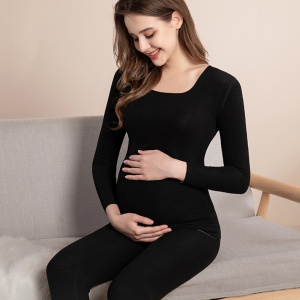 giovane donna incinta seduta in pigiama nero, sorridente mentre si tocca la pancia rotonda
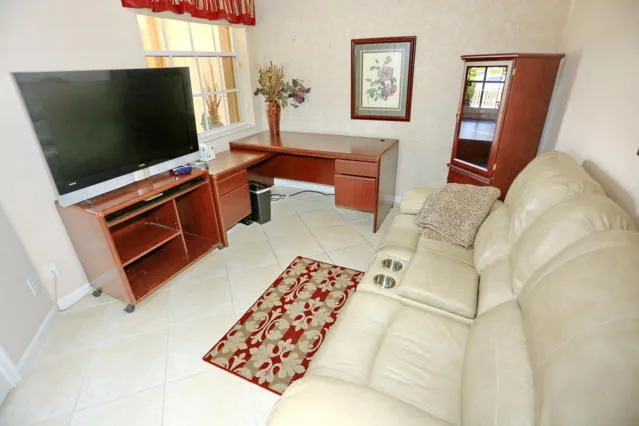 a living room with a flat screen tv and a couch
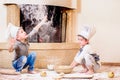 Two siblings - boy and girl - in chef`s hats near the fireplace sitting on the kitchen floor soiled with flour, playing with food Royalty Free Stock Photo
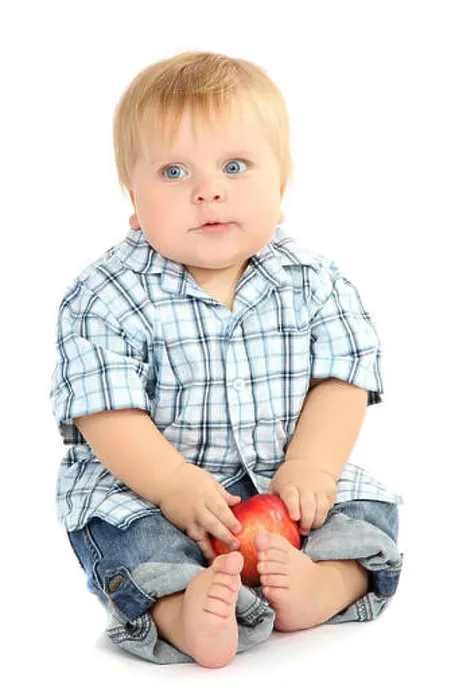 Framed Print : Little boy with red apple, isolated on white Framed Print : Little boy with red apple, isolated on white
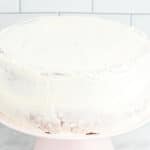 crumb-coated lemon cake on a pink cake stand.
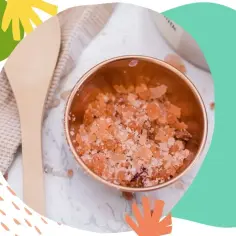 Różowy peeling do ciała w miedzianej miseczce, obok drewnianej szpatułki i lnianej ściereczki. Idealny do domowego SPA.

= = = =

Output the text of each row above as a JSON list of strings, one string per line and blank lines omitted, leaving the pictures out of the answer.

§ Answer space:
[
  " giovane donna incinta seduta in pigiama nero, sorridente mentre si tocca la pancia rotonda",
  " a living room with a flat screen tv and a couch",
  " Two siblings - boy and girl - in chef`s hats near the fireplace sitting on the kitchen floor soiled with flour, playing with food Royalty Free Stock Photo",
  " Framed Print : Little boy with red apple, isolated on white Framed Print : Little boy with red apple, isolated on white",
  " crumb-coated lemon cake on a pink cake stand.",
  " Różowy peeling do ciała w miedzianej miseczce, obok drewnianej szpatułki i lnianej ściereczki. Idealny do domowego SPA."
]